Danger: ‘Rage Rooms’ May Make You Angrier
A U-M psychologist explains the pitfalls of the ‘rage room’ trend, plus better ways to manage your temper.
Psychiatrists say anger is one of the most misunderstood emotions.
A recent NBC Nightly News piece called “‘Rage Rooms’: Where Americans Go to Take Out Their Frustrations” shows just how true this can be. Rage rooms promote getting one’s anger out by smashing objects in a specific place for a set amount of time.
Ricks Warren, Ph.D., a psychologist and clinical associate professor of psychiatry and an anxiety expert at the University of Michigan, wrote an article in 1981 showing that this catharsis method is counterproductive, leading people to become angrier after a rage session than they were before. In light of this new trend, Warren discusses his and others’ findings.
What is a rage room?
Warren: A rage room is a place where people go to relieve anger and stress. They are run as small businesses. Rooms are full of objects you can smash and break. Anything is available to you, from lamps to televisions to tables. Oftentimes, you are provided with a baseball bat. The purpose of the exercise is to get out anger and to relieve stress.
Why might this be harmful for patients dealing with anger issues?
Warren: Initially, people probably do feel better after smashing things, and this may be because endorphins are released because it can be a good workout. But research shows that people get even more angry dealing with anger through aggression. There is an outdated Freudian catharsis model that has been promoted by therapists which encourages “getting it out.” This model has been disproven repeatedly.
A study out of Iowa State University from 2002, titled “Does Venting Anger Feed or Extinguish the Flame? Catharsis, Rumination, Distraction, Anger and Aggressive Responding,” found that becoming angrier can actually be more harmful to you. In fact, it found that “the worst possible advice to give people is to tell them to imagine their provocateur’s face on a pillow or punching bag as they wallop it, yet this is precisely what many pop psychologists advise people to do.”
Our culture is embedded with the notion that you have to get it out. This is because anger is a very misunderstood and complicated emotion.

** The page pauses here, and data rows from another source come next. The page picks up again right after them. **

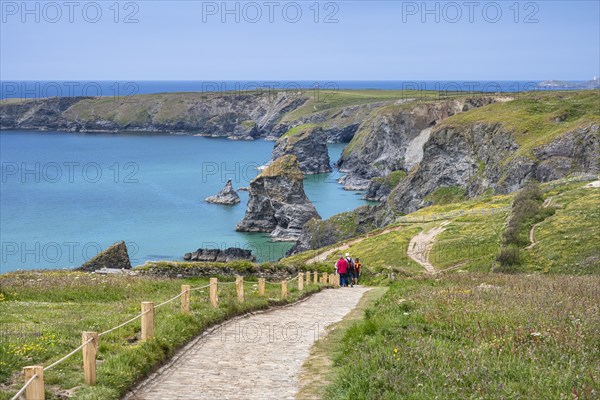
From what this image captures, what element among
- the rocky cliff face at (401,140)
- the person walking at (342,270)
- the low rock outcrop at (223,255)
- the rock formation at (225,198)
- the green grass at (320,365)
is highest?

What are more positive ways to deal with one’s anger?
Warren: There are several strategies to employ.
Reframing: A better way to manage anger is to try to think about your problem differently, or to reframe your thoughts. For example, if someone cuts you off in traffic, try to think that person didn’t mean to do it on purpose. Look at the conditions as to why a person might behave this way. If something happens in your life, instead of being angry, just realize that things happen. Try to have a more forgiving philosophy.
Try relaxation and breathing exercises: Try to breathe slowly and rhythmically and relax muscles that are tense. Also, if you are speaking loudly or yelling, try to lower your voice. These suggestions are designed to change anger-related behaviors, which feed the anger.
Take a walk or a timeout: This can be particularly beneficial for couples. However, when you are on the walk, do not ruminate about what the person did. Be present and smell flowers. This can be a great distraction and help you begin to reframe your mindset to a more positive one.